Shelly Lazarus, Chairman and CEO of Ogilvy opened up after lunch. High light was Dove commercial, “Evolution”.

Ogilvy showed a short film on digital media habits in eight countries. Good stuff to scare marketing people with.

Chris Wall, Ogilvy’s co-chief creative officer, came out and gave a brilliant presentation on episodic marketing and brand journalism. He struck me as scary smart.

Chad Hurley from YouTube was excellent and delivered the line of the day when an audience member asked him YouTube planned on improving its search capabilities: “I hear Google is pretty good at search.”

Don Tapscott from New Paradigm was excellent.
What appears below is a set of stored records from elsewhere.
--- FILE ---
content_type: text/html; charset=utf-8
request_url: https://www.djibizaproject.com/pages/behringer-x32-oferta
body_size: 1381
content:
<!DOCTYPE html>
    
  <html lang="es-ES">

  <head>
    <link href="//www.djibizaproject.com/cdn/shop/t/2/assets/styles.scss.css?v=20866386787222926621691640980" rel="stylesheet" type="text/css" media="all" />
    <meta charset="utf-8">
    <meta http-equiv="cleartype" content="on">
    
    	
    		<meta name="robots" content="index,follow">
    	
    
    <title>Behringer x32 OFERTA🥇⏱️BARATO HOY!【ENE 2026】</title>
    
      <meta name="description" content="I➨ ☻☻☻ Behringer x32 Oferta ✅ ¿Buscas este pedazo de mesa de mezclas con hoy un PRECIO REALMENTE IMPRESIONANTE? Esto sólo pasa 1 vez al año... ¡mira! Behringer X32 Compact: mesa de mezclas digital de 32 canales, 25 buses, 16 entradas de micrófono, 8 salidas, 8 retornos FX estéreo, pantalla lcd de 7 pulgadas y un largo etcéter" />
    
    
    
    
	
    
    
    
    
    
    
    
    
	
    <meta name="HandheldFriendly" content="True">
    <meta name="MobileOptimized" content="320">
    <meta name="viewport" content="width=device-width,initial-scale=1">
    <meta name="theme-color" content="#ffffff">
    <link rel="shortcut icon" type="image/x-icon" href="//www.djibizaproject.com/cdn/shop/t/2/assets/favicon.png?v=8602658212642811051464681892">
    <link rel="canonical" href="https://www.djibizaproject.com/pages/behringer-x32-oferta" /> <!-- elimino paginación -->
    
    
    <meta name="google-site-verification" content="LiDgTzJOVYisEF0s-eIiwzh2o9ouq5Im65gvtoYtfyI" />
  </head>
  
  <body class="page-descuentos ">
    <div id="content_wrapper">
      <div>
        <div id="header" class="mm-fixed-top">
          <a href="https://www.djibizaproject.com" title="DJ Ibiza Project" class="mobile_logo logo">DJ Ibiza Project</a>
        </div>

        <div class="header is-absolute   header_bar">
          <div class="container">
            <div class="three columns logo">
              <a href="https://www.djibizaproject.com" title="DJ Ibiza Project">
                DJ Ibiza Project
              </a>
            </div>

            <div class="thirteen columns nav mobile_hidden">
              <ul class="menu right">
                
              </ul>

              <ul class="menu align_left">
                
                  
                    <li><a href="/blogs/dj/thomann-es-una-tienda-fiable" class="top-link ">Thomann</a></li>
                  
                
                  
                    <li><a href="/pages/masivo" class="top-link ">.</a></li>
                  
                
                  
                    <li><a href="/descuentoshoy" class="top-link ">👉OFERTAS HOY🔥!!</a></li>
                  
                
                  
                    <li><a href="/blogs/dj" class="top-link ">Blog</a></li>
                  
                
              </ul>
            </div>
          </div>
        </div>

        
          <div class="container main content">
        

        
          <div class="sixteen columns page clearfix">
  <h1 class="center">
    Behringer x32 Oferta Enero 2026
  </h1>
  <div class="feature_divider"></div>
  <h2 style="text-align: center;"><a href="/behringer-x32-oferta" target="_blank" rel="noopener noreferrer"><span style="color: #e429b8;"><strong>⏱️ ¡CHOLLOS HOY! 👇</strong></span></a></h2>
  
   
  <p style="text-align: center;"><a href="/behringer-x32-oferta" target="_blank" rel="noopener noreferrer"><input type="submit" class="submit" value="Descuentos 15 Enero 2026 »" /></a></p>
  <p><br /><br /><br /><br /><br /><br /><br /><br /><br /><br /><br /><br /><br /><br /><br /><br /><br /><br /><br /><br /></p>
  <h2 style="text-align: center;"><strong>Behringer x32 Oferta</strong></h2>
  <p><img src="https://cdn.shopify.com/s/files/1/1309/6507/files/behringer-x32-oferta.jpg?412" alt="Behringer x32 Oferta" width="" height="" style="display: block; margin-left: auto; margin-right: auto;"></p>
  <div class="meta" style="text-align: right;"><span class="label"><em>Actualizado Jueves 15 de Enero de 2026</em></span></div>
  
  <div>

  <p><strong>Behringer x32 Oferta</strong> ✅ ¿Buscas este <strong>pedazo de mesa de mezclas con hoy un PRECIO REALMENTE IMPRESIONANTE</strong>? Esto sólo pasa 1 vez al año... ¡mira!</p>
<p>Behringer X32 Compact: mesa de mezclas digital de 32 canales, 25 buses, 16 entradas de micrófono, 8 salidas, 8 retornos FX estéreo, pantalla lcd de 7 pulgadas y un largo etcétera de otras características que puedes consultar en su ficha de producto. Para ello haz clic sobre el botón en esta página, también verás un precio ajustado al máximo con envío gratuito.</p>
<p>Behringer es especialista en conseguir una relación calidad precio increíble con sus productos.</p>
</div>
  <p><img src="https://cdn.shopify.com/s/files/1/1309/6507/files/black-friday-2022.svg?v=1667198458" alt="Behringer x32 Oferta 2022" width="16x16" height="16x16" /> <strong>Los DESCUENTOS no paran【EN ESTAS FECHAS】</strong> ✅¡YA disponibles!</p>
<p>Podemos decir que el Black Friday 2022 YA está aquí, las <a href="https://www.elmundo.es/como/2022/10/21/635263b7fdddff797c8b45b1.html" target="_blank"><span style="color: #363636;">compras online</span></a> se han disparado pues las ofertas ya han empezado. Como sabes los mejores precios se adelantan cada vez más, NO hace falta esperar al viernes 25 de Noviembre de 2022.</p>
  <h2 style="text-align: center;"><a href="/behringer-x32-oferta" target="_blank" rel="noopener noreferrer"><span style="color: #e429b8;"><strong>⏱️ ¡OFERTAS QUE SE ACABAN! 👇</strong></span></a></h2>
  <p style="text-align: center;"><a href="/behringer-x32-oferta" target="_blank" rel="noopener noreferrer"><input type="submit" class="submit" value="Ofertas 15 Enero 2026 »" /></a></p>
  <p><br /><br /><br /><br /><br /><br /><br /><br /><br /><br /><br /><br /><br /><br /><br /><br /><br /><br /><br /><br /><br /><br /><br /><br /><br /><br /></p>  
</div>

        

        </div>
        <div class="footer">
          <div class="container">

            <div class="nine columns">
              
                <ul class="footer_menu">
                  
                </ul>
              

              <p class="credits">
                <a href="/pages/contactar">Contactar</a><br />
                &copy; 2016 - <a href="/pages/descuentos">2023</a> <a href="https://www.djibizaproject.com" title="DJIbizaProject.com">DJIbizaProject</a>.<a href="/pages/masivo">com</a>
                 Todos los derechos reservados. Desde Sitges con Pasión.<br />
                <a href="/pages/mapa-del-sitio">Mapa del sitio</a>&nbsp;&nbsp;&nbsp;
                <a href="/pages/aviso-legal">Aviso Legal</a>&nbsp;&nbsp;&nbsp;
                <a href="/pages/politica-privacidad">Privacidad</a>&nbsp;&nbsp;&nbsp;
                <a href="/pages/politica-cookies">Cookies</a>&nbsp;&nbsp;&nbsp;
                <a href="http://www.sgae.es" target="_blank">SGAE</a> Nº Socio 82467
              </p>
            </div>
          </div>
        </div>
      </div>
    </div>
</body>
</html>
Brian Fetherstonhaugh, the CEO of OgilvyOne was my hero when he showed the gap between online usage at 20% of media consumption while online ad spending was 6% of overall media spends.

I stayed for a TV commercial panel that was okay and showed some cool tv spot customization and targeting technologies from SpotRunner and Visible World.

Then I bailed for the train.

Key Takeaways:

1. Buzzword Bingo players would have been happy.

2. Trying to blog a conference, after the fact, from handwritten notes that look like they were written by the victim of a head injury is useless.
3. Advertising and media shifts are not the issues. The old 4 P’s are irrelevant. The trenchant points are co-creation and customer innovation, conversational marketing, reputation management, integrity and transparency, and optimization.

4. The Ogilvy people were the smartest people in the room and I sensed they are desperate for clients who can take advantage of that.